Bir toplumun, bir ülkenin, bir devletin, bir belediyenin en büyük talihi de en büyük talihsizliği de yönetenleridir. Eğer yönetenler iyiyse, o topluma iyilik olarak yansır. Yönetenler kötüyse, o topluma kötülük olarak yansır. Türkiye'de doğru dürüst bir şehirleşme, kentleşme planımız yok. İşte Esenyurt örneği. Esenyurt'un 2009 yılında nüfusu 373 bindi. 2019 yılında ise nüfus bir milyona çıktı. Dünyanın hiçbir yerinde nüfusu on yılda üç kat artmış bir şehir gösteremezsiniz. Bu nüfus büyük umutlarla geldi. Ancak bu umutlar, kentin dev beton bariyerlerine çarparak tuzla buz oldu. Deprem gerçeği, bu nedenle hepimizi korkutuyor. Eğer her şey yerli yerinde yapılsaydı, bu tedirginliği yaşamazdık. Ama merak etmeyin, biz Esenyurt'u yalnız bırakmayacağız. Bu noktada yapabileceğimiz her şeyi yapacağız."
“Yapmamız gereken, afetleri felakete çevirmemek”
Yapacakları çalışmalarda insanı odağa alacaklarını vurgulayan Başkan Özer, sözlerini şöyle noktaladı:
“Hâlâ ruhsatsız binalarda binlerce insan oturuyor. Yarın bir deprem olduğunda ne yapacağız? Allah korusun, düşünmek bile istemiyoruz. Toplanma alanlarını bile inşaat alanlarına çevirmişler. Deprem hazırlığı için ayrılan konteyner alanlarını çarçur etmişler. Sadece beton var. İnsana odaklanmayan hiçbir proje başarılı olamaz. Kant der ki: ‘İnsan amaçtır, asla araç olarak kullanmayacaksın.’ Araç olarak kullananlar bir gün o aracın altında kalırlar. Bu nedenle zararın neresinden dönülse kârdır misali, şimdi bazı şeyler yapıyoruz. Çünkü biliyoruz ki afetler var. Biz var oldukça, dünya var oldukça afetler de olacak. Depremleri önleyemeyiz ama afeti felakete çevirmeyebiliriz. Afetleri felakete biz çeviriyoruz. Yapmamız gereken şey, afetleri felakete çevirmemek.”

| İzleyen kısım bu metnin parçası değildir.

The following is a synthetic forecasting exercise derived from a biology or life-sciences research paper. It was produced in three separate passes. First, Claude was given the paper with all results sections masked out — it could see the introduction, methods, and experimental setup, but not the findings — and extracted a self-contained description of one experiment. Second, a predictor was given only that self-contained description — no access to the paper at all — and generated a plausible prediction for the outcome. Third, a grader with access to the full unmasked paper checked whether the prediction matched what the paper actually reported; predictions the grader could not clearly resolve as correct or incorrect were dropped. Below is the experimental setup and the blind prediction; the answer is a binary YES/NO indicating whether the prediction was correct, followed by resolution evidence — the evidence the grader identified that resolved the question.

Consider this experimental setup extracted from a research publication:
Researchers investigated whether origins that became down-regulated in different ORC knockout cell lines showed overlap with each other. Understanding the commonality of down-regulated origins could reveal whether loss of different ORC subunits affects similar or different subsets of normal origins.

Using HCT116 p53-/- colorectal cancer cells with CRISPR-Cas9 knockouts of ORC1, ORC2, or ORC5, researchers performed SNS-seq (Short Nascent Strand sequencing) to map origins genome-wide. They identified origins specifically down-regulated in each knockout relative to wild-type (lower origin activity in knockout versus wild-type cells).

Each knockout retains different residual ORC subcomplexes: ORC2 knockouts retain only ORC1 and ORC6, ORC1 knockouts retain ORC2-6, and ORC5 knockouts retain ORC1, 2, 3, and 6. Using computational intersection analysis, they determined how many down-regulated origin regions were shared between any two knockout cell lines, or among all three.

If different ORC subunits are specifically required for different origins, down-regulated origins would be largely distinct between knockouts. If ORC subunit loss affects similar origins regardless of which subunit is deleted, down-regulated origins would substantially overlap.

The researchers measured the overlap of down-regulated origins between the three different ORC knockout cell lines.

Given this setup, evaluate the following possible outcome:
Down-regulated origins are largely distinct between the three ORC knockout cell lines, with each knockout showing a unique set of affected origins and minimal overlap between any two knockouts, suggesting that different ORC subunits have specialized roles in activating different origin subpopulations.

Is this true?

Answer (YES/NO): NO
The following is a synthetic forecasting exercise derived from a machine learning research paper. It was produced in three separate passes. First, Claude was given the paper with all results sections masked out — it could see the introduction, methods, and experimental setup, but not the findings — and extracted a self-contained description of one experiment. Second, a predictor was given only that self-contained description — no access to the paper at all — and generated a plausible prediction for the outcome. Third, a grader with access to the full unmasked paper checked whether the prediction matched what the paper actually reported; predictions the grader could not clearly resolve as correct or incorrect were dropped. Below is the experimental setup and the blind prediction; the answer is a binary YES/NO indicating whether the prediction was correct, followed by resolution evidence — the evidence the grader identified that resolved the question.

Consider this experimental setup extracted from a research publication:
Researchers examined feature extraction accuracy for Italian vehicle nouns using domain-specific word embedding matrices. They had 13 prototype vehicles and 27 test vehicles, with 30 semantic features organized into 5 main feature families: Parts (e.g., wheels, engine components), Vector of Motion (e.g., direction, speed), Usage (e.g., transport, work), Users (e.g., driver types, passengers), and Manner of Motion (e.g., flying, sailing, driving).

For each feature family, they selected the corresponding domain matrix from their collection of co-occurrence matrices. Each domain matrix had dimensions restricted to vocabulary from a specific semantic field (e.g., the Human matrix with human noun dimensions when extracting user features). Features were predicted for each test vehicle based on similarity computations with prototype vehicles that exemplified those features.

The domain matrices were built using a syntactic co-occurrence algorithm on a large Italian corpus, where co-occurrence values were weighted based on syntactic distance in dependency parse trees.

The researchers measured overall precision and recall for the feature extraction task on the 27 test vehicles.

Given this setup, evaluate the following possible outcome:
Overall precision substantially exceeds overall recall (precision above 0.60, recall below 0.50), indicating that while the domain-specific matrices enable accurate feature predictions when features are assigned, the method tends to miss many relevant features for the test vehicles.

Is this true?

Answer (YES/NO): NO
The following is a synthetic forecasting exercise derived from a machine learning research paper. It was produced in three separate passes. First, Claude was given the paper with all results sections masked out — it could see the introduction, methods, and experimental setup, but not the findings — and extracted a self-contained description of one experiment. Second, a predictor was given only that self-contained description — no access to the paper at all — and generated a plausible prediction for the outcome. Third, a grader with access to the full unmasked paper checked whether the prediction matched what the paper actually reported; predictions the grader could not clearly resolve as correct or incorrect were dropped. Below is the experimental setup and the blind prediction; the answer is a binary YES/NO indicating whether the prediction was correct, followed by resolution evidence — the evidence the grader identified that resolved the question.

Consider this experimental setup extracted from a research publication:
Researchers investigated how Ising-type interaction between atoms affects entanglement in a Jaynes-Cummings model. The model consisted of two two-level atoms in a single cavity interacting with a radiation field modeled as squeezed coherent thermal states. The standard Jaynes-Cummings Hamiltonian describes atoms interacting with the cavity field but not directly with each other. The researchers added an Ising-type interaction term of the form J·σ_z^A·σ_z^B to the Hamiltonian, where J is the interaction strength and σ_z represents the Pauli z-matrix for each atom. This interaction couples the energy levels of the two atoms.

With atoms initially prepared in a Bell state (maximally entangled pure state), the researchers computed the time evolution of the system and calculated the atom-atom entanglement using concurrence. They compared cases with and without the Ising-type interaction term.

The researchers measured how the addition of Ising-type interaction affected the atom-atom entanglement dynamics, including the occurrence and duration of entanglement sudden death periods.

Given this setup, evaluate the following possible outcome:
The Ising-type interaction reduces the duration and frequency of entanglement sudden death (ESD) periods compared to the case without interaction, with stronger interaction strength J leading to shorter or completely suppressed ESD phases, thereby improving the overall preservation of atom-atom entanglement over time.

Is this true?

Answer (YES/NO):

“Adana’dan Kıbrıs’a uzanan fay hattının yakında kırılma ihtimali var”
Yıllardır Türkiye’de çalışmalar gerçekleştiren Deprem Uzmanı Yoshinori Moriwaki, panelde ülkenin deprem konusunda mevcut durumu ile ilgili bir sunum yaptı. Sunumda Türkiye’deki önlemlerin artırılması gerektiğini söyleyen Japon deprem uzmanı, “Türkiye'de, Elazığ'dan sonra Kahramanmaraş ve Hatay'da depremler oldu. Doğu Anadolu Fay Hattı’nın batı kolu olarak Adana'dan Kıbrıs’a doğru giden bir fay hattı var. Bu fay hattının yakında kırılma ihtimali olduğunu düşünüyorum. Denizde de bir deprem olma ihtimali var. Türkiye'de tsunami tehlikesi fazla olmasa da denizde deprem olursa tsunami olasılığı ortaya çıkabilir. Japonya'da Pasifik'te tsunamiler oldukça yaygındır. Türkiye'de böyle bir durum yok ancak yine de dikkatli olunmalı” dedi.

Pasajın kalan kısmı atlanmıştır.